A mistake I often see is too many “suggestions for improvement” too early. This behavior, when excessive as it often is, is perceived to be invalidating tough choices that were made before your time and chances are that the people who made the choices had good reasons for it and are more experienced than you are. Learn from your seniors - it may be hard when you’ve just read about this new “paradigm X which solves all problems” and you believe you are smarter than others - but please try.



A good senior would explain the "good reasons". A bad senior would be annoyed that the choices are questioned. As a leader I tell my "apprentices" to always question me what the reason is for doing something. Being in a leadership position is not just about your pupils progress, it's just as much about your own learning. You learn a lot when you have to explain stuff. It can be very humbling when you try to explain in-front of your team, being questioned, and then discover that you where wrong.


Often the reasons are not clear because they are not documented it, often only the dev who did it would really know.

Also, it's probably worth taking note of 'fresh eyes' because they have the advantage of hindsight which is often good. That said, there usually complex elements of incumbencies so I do think it should be some time before people have too much lean in.
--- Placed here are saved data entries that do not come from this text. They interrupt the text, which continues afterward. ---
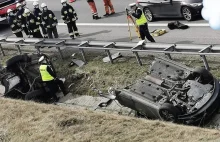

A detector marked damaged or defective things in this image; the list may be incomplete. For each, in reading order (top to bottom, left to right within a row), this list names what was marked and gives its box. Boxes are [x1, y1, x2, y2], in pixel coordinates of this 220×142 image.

crashed vehicle [0, 53, 59, 102]
overturned car [0, 53, 59, 102]
bent metal railing [0, 36, 219, 70]
crashed vehicle [100, 57, 220, 124]
overturned car [100, 57, 220, 124]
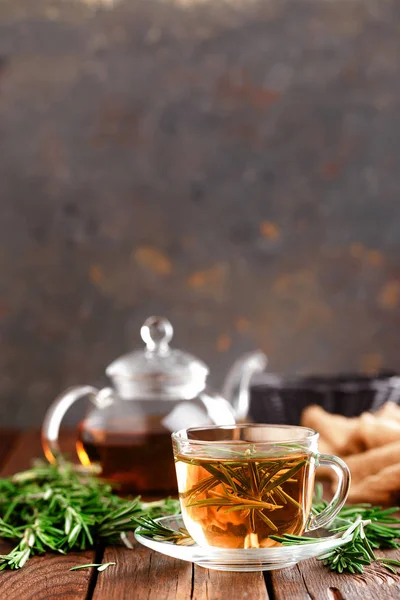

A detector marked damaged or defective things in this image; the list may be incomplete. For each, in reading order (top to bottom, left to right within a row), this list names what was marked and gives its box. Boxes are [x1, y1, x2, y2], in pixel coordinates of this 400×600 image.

dark rusty background [0, 2, 400, 428]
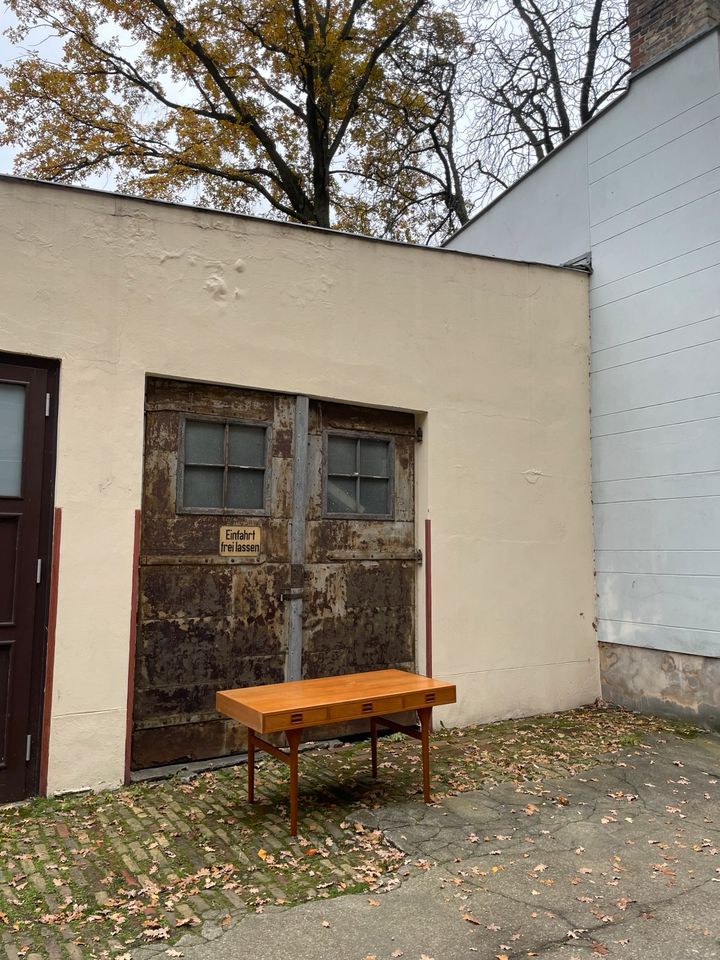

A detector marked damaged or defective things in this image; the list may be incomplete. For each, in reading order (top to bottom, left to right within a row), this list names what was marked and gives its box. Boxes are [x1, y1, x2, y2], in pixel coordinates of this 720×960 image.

rusty metal door [0, 356, 57, 800]
rusty metal door [134, 378, 416, 768]
cracked asphalt ground [174, 732, 720, 956]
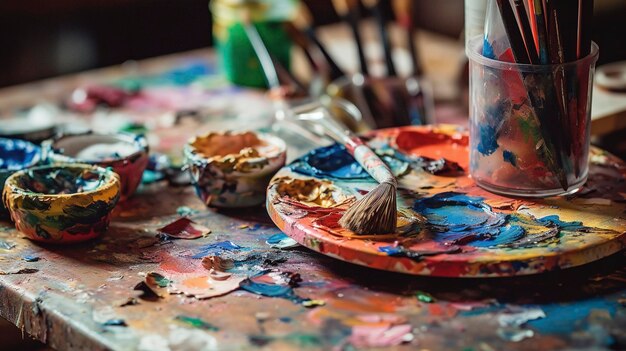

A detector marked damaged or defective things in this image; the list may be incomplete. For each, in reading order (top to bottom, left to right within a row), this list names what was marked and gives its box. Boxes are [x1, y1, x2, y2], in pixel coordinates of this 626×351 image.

dried paint chip [157, 219, 211, 241]
dried paint chip [264, 234, 298, 250]
dried paint chip [200, 256, 234, 272]
dried paint chip [173, 316, 217, 332]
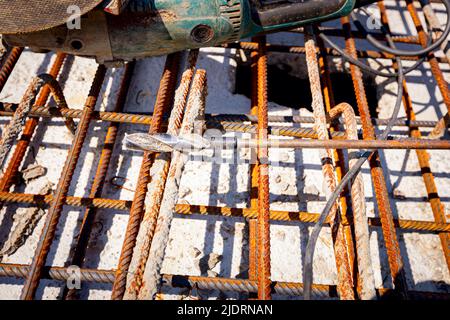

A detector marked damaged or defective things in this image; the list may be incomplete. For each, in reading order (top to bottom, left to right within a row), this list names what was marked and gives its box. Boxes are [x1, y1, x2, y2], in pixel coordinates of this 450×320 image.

rusty rebar [20, 64, 107, 300]
rusty rebar [62, 62, 135, 300]
rusty rebar [110, 52, 181, 300]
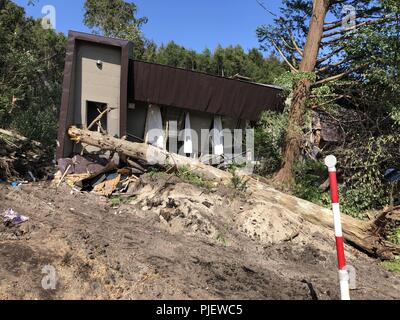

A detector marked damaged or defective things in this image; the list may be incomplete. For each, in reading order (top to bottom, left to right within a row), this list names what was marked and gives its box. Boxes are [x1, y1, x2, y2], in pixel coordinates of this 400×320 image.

damaged house [56, 30, 284, 162]
broken timber [69, 126, 400, 258]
This is a pretty one-sided take. I think it’s quite possible to lose perspective when working on a large codebase. It’s also possible to have small bits of technical debt accumulate without anyone feeling the total weight of it all. Old code can use whatever fad was most popular when it was written or it can carry the cruft of old dependencies or api changes. Just because something is old it doesn’t mean that it’s good


Of course. But as a newcomer, you cannot know which one it is, and as the OP said this behaviour has a lot of chances to be perceived as invalidating. I've been on both sides of this situation, and in both cases I felt that it was almost disrespectful, it's sending the message that you don't think the team is competent enough to have considered them and carefully picked trade-offs.
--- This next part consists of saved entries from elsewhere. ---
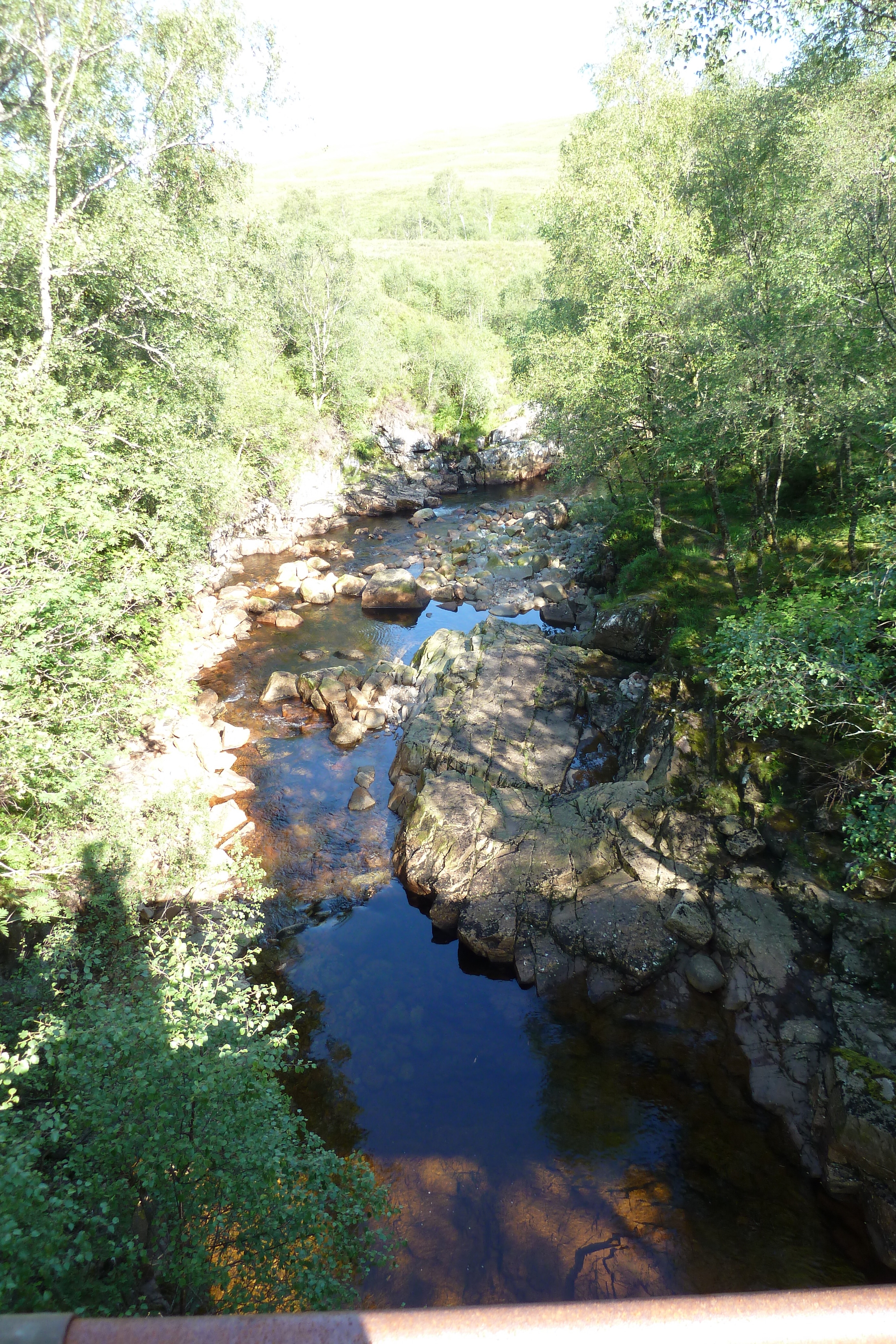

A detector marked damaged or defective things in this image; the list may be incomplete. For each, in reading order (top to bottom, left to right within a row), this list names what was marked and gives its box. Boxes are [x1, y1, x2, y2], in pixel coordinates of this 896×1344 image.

rusty metal railing [2, 1285, 896, 1344]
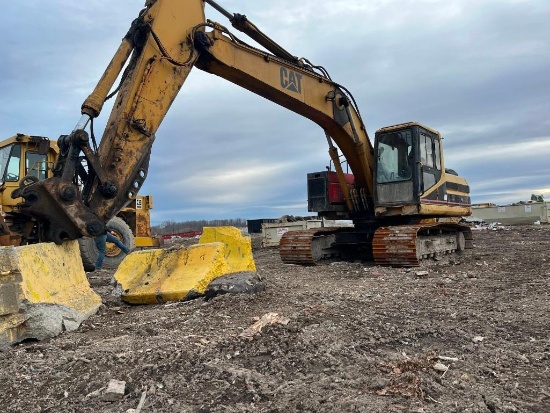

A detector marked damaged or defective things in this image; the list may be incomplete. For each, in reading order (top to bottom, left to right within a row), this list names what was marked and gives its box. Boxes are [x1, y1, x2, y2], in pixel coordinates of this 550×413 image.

rusty track [280, 225, 340, 264]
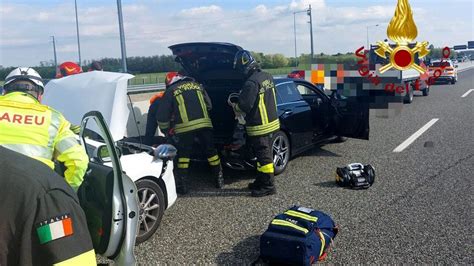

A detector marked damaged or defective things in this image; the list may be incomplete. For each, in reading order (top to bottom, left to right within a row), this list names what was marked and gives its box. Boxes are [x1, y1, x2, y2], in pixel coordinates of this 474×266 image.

damaged white car [43, 71, 177, 244]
When I was on the receiving side (there was a newcomer to the team doing a lot of "suggestions for improvement"), I made a lot of effort to explain the context that led to a different decision, but it was very draining and rarely the good time for it (it distracts from the conversation), it was really hurting collaboration. Eventually we had a one-to-one in which I explained exactly that, and we found that it would be much better to raise these as "can you tell me why is this one like this" (rather than "improvement suggestion" that can be invalidating), and do it in one-to-one so that it's not distracting. Collaboration was much better after that

For sure, it's great to have a new pair of eyes and you certainly don't want to tell somebody to keep their challenges and suggestion for improvement for themselves. But it doesn't mean that there's no good way or bad way to do it


I typically advise new hires to keep a “dirt doc” of things they think could be improved, and have them come back to it after they are more up to speed (say a month or two in).

The insights that you get from coming at the problem with fresh eyes are invaluable and you really don’t want to waste those. But many things on that list will evaporate once you have a bit more understanding of the project.
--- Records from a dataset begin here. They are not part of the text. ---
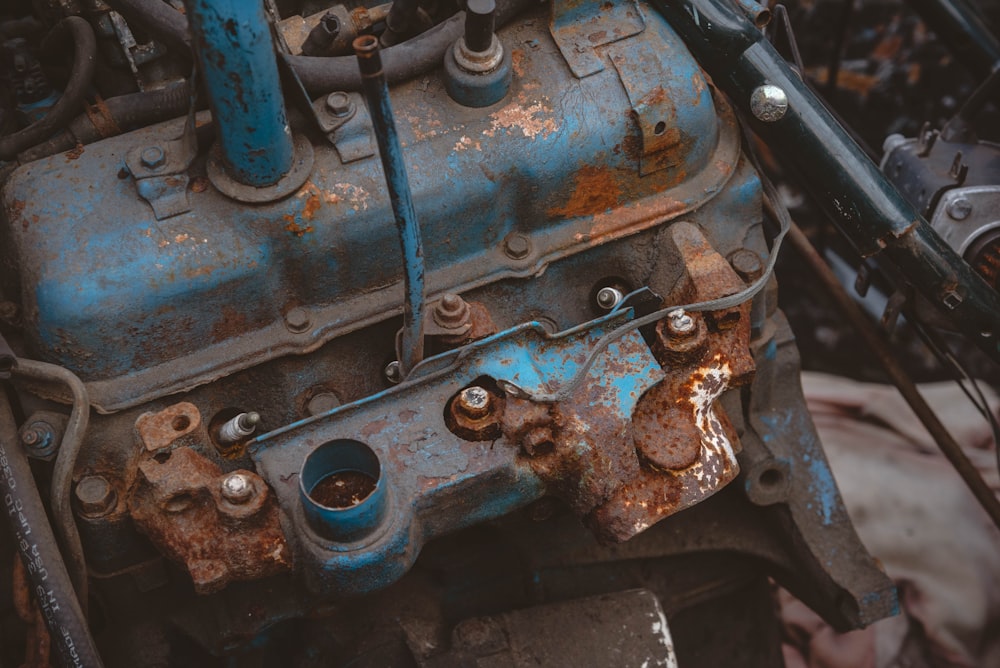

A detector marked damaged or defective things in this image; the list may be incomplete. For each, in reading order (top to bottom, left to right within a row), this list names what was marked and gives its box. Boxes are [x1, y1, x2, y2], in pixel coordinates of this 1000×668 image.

corroded metal surface [129, 404, 290, 592]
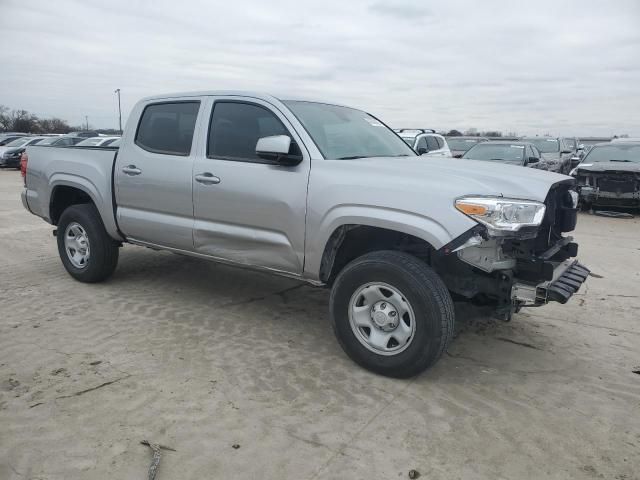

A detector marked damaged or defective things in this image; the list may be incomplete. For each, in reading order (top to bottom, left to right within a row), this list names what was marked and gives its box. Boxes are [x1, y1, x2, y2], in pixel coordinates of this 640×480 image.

damaged car in background [572, 142, 640, 210]
damaged front end [436, 182, 592, 320]
missing front bumper [510, 260, 592, 306]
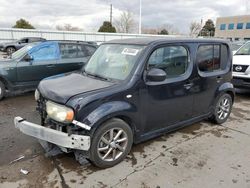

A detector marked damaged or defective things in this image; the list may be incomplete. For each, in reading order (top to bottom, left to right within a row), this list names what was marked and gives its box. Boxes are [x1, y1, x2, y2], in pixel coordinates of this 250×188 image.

crumpled hood [38, 72, 114, 104]
damaged front bumper [13, 116, 91, 151]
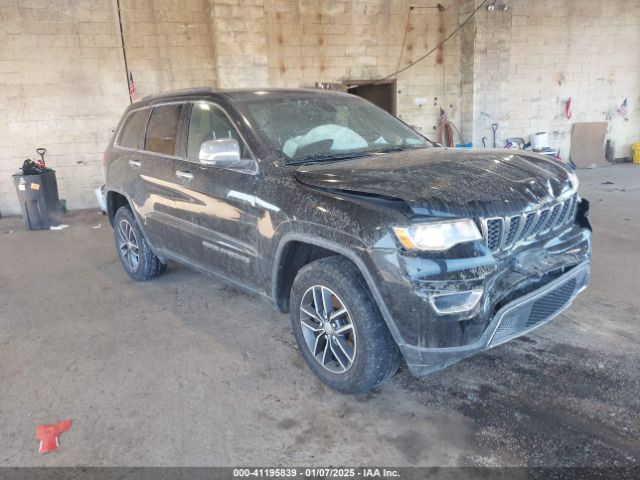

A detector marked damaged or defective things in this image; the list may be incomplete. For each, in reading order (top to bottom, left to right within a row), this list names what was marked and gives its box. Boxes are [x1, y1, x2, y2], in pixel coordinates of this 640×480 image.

damaged front bumper [400, 260, 592, 376]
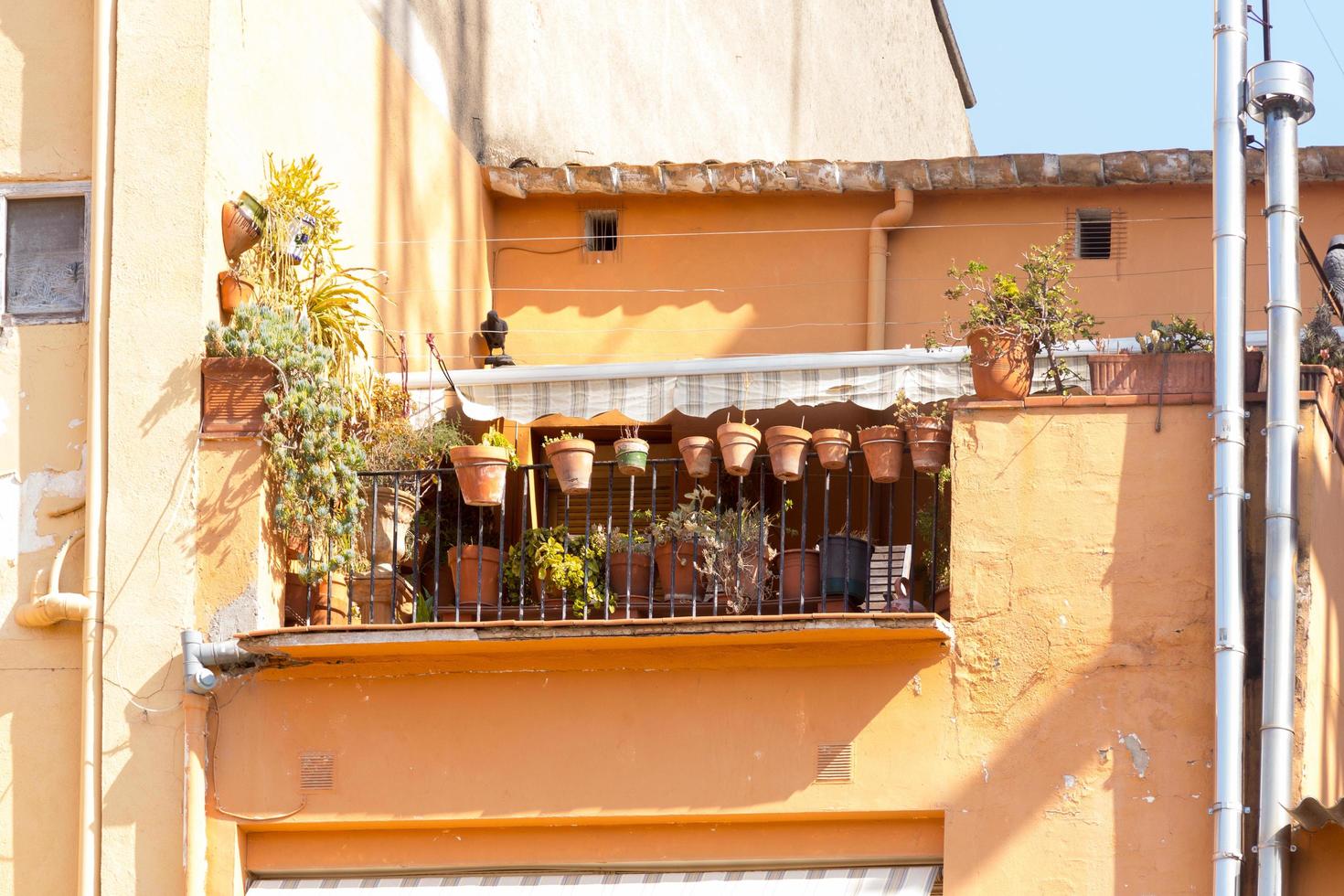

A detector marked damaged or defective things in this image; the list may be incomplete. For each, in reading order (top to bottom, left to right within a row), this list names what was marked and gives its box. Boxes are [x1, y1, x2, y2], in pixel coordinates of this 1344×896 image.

peeling paint [1119, 735, 1148, 775]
(I still like to make “check in a fix / improvement to the dev environment documentation” the first task for a new starter though, as there’s usually a typo or update required somewhere).


Yeah, I find this a huge problem especially with junior devs (by which I mean those within the first five or so years of their career. When you have people calling themselves senior devs after six months the job title has become meaningless). Until you've been around long enough to understand how large code bases (in general, not the one you're working on!) evolve over time and why common trade offs are made you're not going to be able to grok the weaknesses of an existing code base quickly. Start off by being humble and asking why certain things have been implemented in the way they have, there is usually a reason. Sometimes it's even a good one!